Antipsychotics really helped me with those sorts of issues and they're meds that stay strong long term and keep on helping you after you taper off them. I think it's mostly a question of if you get side effects from them at dosages necessary to help you quiet your mind and sleep.

Turning the brightness all the way down on your phone and watching relaxing massage videos and that sort of stuff is something to try at night rather than having convos with yourself, and try to relax your thoughts and just focus on the video as you're watching. Guided meditations can be very helpful as well, try this one for example https://youtu.be/1vx8iUvfyCY
 
Well I'm literally having conversations.... I'm talking out loud to people as I'm drifting off to sleep, my mind is so fucked when it comes around to sleep it's ridiculous. I'm seeing less and less positive outcome to this, but I'll try and remain positive. I'll go weeks without sleeping before I try Benozo's. I know I'll become addicted to them so I'm not going to even bother. My last hope is Belsomra or Lyrica or Gabapentin. I really hope Dr. Abraham has some ideas for me, I'm putting everything on that. I was never depressed, why am I taking an AD? I'm not even depressed now I'm just scared shitless. I'm sick of sleeping on a pull out couch for months, I'm sick of this dominating my life, I'm sick of everyone telling me its in my head, I'm sick of my doctor telling me its all anxiety and my brain is fine, I'm sick of the tinnitus, I'm sick of not having sex with my girlfriend of 9 years (been 5 months). She's so beautiful and deserves better. I'm sick of my dad telling me about his depression....this is not the same. Deep down inside I know what I need to do.....quit all drugs (even prescribed), quit going on the web, exercise like crazy, mindfulness, and strengthen my faith in God. This really is my last post/check in for a few days. I'll let you all know how my appointment with doctor A goes.
 
Yes I'm going to continue with the mindfulness religiously, I have to. Interesting about the anti-psychotics.... I'll have to ask the doctors. My mood is directly related to my sleep (for the most part). Yes he did do MDMA again, and I think he smoked pot too. Poor soul, I honestly don't blame him though.
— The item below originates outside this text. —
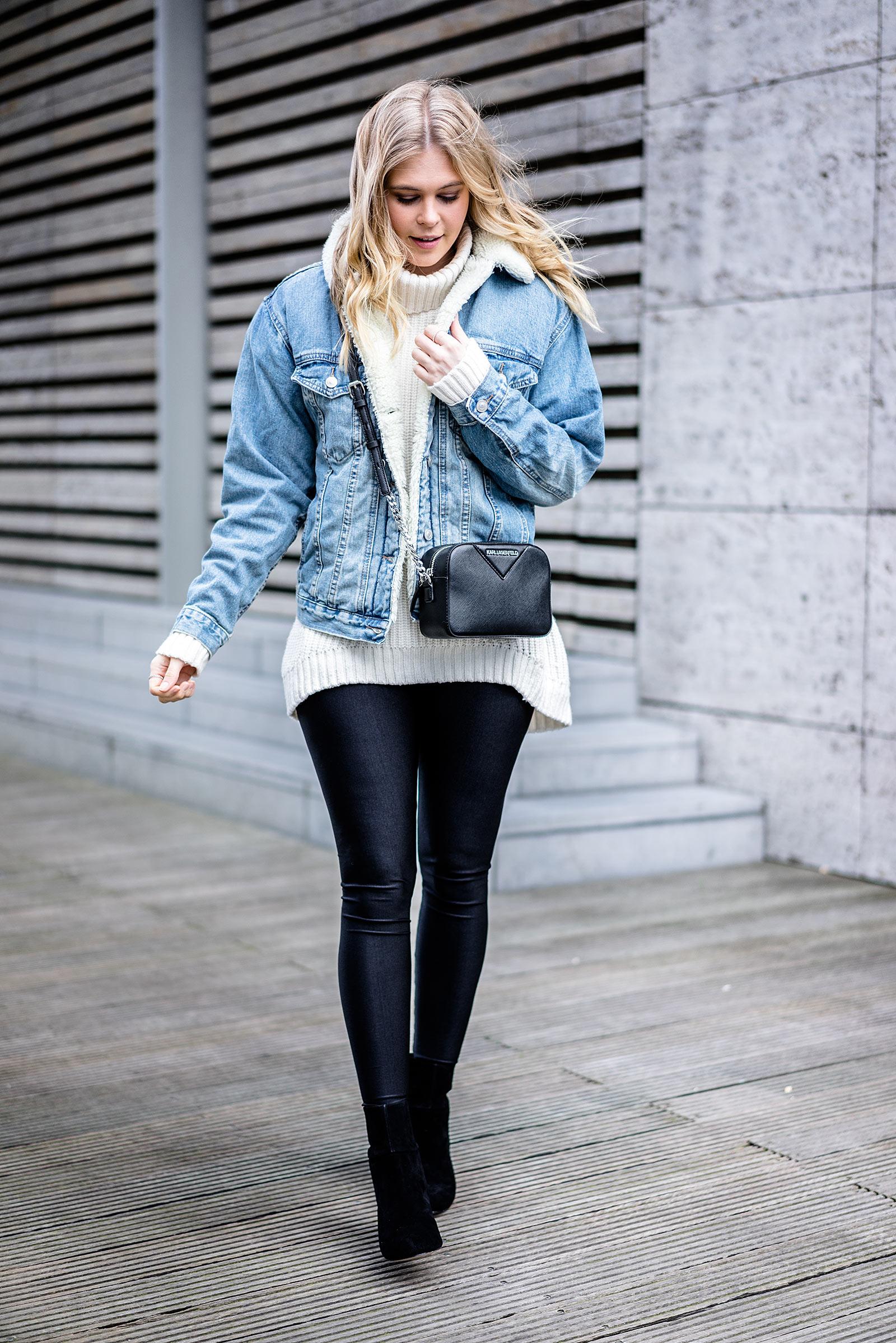 Jeansjacke mit Fell Outfit Fashion Blogger ootd Streetstyle Sunnyinga Düsseldorf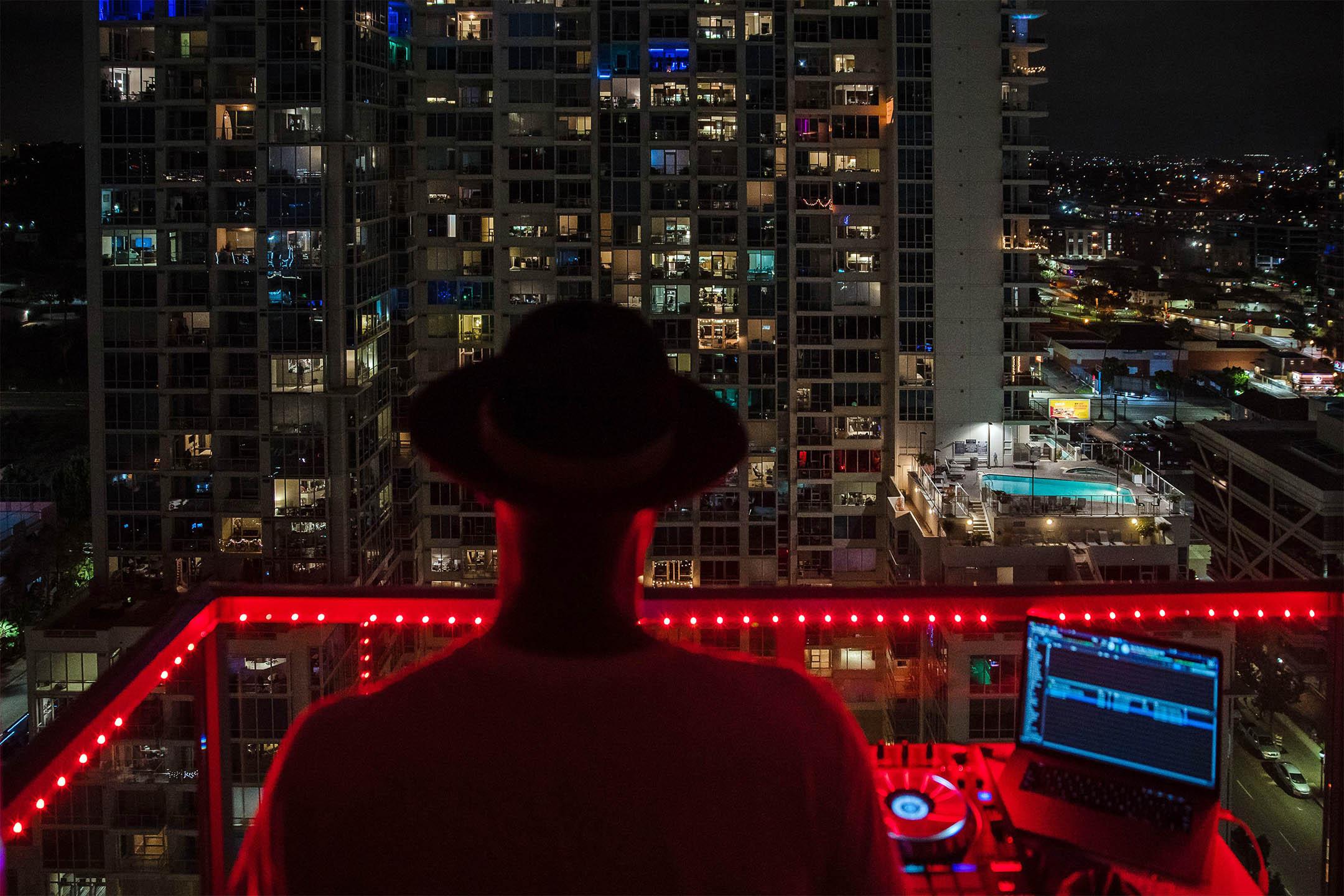 2020年4月11日,諾埃爾·布蘭登又名DJ Iamnoel,在加州聖地亞哥市中心的陽台上打碟,鼓勵因2019冠狀病毒而受到隔離的人。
No I haven't tried SSRIs, just the Remeron. I wish I didn't honestly, it's only set me back further I'm positive. Especially in regards to my sleep. Butttt... I can't think that way! It doesn't help now.

Fare well all. I'll pray for everyone on this board. I'll check in, in a few days. Sorry to keep venting and posting.
 
I'm looking for some help, I took two doses of 150mg of MDMA, I rolled really hard and I think I've fucked my eyes, Ive been unbalanced for a month and it feels like my eyes and my brain are disconnected, I have choppy vision, almost like its a lag.
 
@Cotcha

Maybe if people aren't getting results with mindfulness alone it could be helpful to see a psychologist who specializes in MBCT and try the clinical form of it rather than just random apps or things on the internet?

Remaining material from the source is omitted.